The Court has recognized, in a limited fashion, assertions of corporate rights under the Fourth Amendment.34 As the Court has observed, however, a corporation has lesser Fourth Amendment rights because:

Congress may exercise wide investigative power over them, analogous to the visitorial power of the incorporating state, when their activities take place within or affect interstate commerce.  Correspondingly it has been settled that corporations are not entitled to all of the constitutional protections which private individuals have in these and related matters.35

Accordingly, “it cannot be disputed that the mere creation of a corporation does not invest it with all the liberties enjoyed by natural persons….”36

Justice Rehnquist closed his dissent in First Nat. Bank of Boston v. Bellotti, 435 U.S. 765 (1978), by saying “[I] regret now to see the Court reaping the seeds that it there sowed [referring to the early corporate speech cases].   For in a democracy, the economic is subordinate to the political, a lesson that our ancestors learned long ago, and that our descendants will undoubtedly have to relearn many years hence.”

That day has come, and Congress and the States now are considering several worthwhile initiatives to address the Court’s egregious error in Citizens United — public funding of elections, shareholder and governance reform, among others. As with so many previous challenges to democratic self-government, however, Citizens United also requires a 28th Constitutional Amendment to correct the Court, restore the First Amendment to the people’s right, and remove unwarranted judicial controls on our lawmakers’ oversight of corporate power.

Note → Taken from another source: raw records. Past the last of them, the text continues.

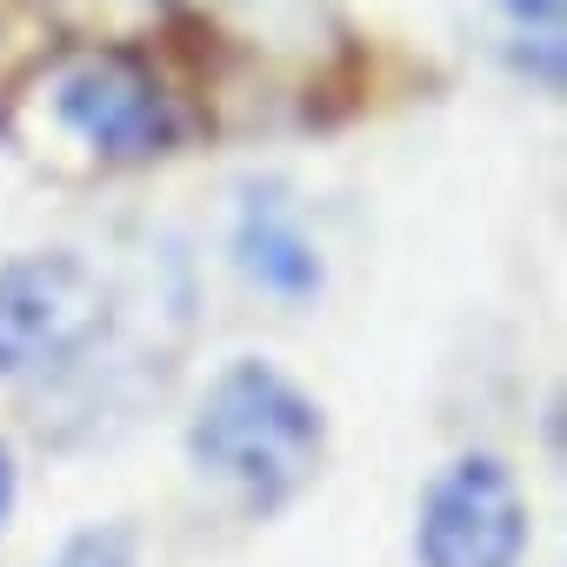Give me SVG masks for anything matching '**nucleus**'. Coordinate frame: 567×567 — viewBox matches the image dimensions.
Masks as SVG:
<instances>
[{
    "label": "nucleus",
    "instance_id": "3",
    "mask_svg": "<svg viewBox=\"0 0 567 567\" xmlns=\"http://www.w3.org/2000/svg\"><path fill=\"white\" fill-rule=\"evenodd\" d=\"M28 121H34L41 154L48 147L81 154L87 167H134L174 141V114H167L161 87L107 48L54 61L28 94Z\"/></svg>",
    "mask_w": 567,
    "mask_h": 567
},
{
    "label": "nucleus",
    "instance_id": "5",
    "mask_svg": "<svg viewBox=\"0 0 567 567\" xmlns=\"http://www.w3.org/2000/svg\"><path fill=\"white\" fill-rule=\"evenodd\" d=\"M234 260L274 301H315L321 280H328L321 247L308 240L295 200L280 187H247L240 194V207H234Z\"/></svg>",
    "mask_w": 567,
    "mask_h": 567
},
{
    "label": "nucleus",
    "instance_id": "6",
    "mask_svg": "<svg viewBox=\"0 0 567 567\" xmlns=\"http://www.w3.org/2000/svg\"><path fill=\"white\" fill-rule=\"evenodd\" d=\"M207 8L254 34V48H321V0H207Z\"/></svg>",
    "mask_w": 567,
    "mask_h": 567
},
{
    "label": "nucleus",
    "instance_id": "7",
    "mask_svg": "<svg viewBox=\"0 0 567 567\" xmlns=\"http://www.w3.org/2000/svg\"><path fill=\"white\" fill-rule=\"evenodd\" d=\"M167 0H41V14L74 28V34H94V41H121V34H141L161 21Z\"/></svg>",
    "mask_w": 567,
    "mask_h": 567
},
{
    "label": "nucleus",
    "instance_id": "2",
    "mask_svg": "<svg viewBox=\"0 0 567 567\" xmlns=\"http://www.w3.org/2000/svg\"><path fill=\"white\" fill-rule=\"evenodd\" d=\"M114 280L74 247L0 260V381L34 388L94 368L114 341Z\"/></svg>",
    "mask_w": 567,
    "mask_h": 567
},
{
    "label": "nucleus",
    "instance_id": "4",
    "mask_svg": "<svg viewBox=\"0 0 567 567\" xmlns=\"http://www.w3.org/2000/svg\"><path fill=\"white\" fill-rule=\"evenodd\" d=\"M414 554H421V567H520L527 501H520L514 474L487 454L441 467L421 494Z\"/></svg>",
    "mask_w": 567,
    "mask_h": 567
},
{
    "label": "nucleus",
    "instance_id": "9",
    "mask_svg": "<svg viewBox=\"0 0 567 567\" xmlns=\"http://www.w3.org/2000/svg\"><path fill=\"white\" fill-rule=\"evenodd\" d=\"M501 8H507V21H514L527 41L560 48V8H567V0H501Z\"/></svg>",
    "mask_w": 567,
    "mask_h": 567
},
{
    "label": "nucleus",
    "instance_id": "10",
    "mask_svg": "<svg viewBox=\"0 0 567 567\" xmlns=\"http://www.w3.org/2000/svg\"><path fill=\"white\" fill-rule=\"evenodd\" d=\"M8 507H14V461L0 447V527H8Z\"/></svg>",
    "mask_w": 567,
    "mask_h": 567
},
{
    "label": "nucleus",
    "instance_id": "8",
    "mask_svg": "<svg viewBox=\"0 0 567 567\" xmlns=\"http://www.w3.org/2000/svg\"><path fill=\"white\" fill-rule=\"evenodd\" d=\"M54 567H134V554H127V534H101L94 527V534H74Z\"/></svg>",
    "mask_w": 567,
    "mask_h": 567
},
{
    "label": "nucleus",
    "instance_id": "1",
    "mask_svg": "<svg viewBox=\"0 0 567 567\" xmlns=\"http://www.w3.org/2000/svg\"><path fill=\"white\" fill-rule=\"evenodd\" d=\"M187 454L200 481H214L227 501H240L247 514H274L321 474L328 421L274 361H234L207 381Z\"/></svg>",
    "mask_w": 567,
    "mask_h": 567
}]
</instances>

Americans have amended the Constitution repeatedly to expand rather than dilute democratic participation of people in elections.  Most of the seventeen amendments that followed the ten amendments of our Bill of Rights were adopted to expand democracy and eliminate barriers to democracy for everyone.  One amendment even overruled the Supreme Court when the Court sided with economic power and held that Congress had no power to enact a graduated income tax.  The people responded with an amendment making clear Congress did indeed have that power.  We can and should do that again and end the misuse of the First Amendment by corporations to evade and invalidate reforms and public welfare measures.